**作業指示:**
**A.** 6C33C−Bアンプに関する文章で、試聴に筆者常用のものを使ったとされている機器をすべて挙げてください。
**B.** 6C33C−Bアンプに関する文章の「このアンプの正確な名称は『D」から「そこでアンプをお預かりして検討し、約1ヶ月をかけて回路変更を含む改修をしました。」まで（両端を含む）を、「修理依頼」を「修理の相談」に入れ替えて書き出してください。
═════ 文書抜粋 ═════
当機はメインアンプなので、ソースプレーヤーやプリアンプ、スピーカーは筆者常用のものを使って試聴しました。
このアンプの正確な名称は『DCアンプシリーズNo.169 6C33C−Bハイブリッドパワーアンプ』で、無線と実験2002年8月号に掲載の記事を元にしたキットメーカーのキットを購入して製作されたもののようです。
次の写真はこのアンプの元になった記事の書かれている『無線と実験』2002年8月号の表紙とカラーページです。
ところで、2020年1月末、ある方から修理依頼がありました。
状況をお聞きしたところ、前記の金田式DCアンプのTS社製のキットを購入し製作し使用しているが、安定して動作せず、手におえないとのことでした。
そこでアンプをお預かりして検討し、約1ヶ月をかけて回路変更を含む改修をしました。
═════ 記録データ ═════
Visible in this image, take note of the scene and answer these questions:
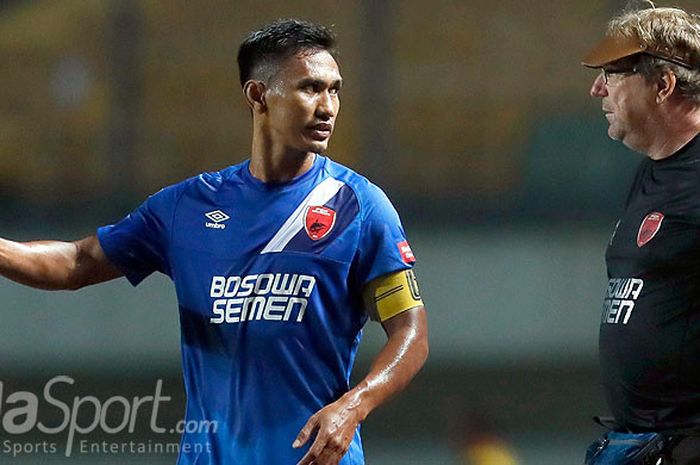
═════
**解答一覧:**
**A.** ソースプレーヤー、プリアンプ、スピーカー

**B.**
このアンプの正確な名称は『DCアンプシリーズNo.169 6C33C−Bハイブリッドパワーアンプ』で、無線と実験2002年8月号に掲載の記事を元にしたキットメーカーのキットを購入して製作されたもののようです。
次の写真はこのアンプの元になった記事の書かれている『無線と実験』2002年8月号の表紙とカラーページです。
ところで、2020年1月末、ある方から修理の相談がありました。
状況をお聞きしたところ、前記の金田式DCアンプのTS社製のキットを購入し製作し使用しているが、安定して動作せず、手におえないとのことでした。
そこでアンプをお預かりして検討し、約1ヶ月をかけて回路変更を含む改修をしました。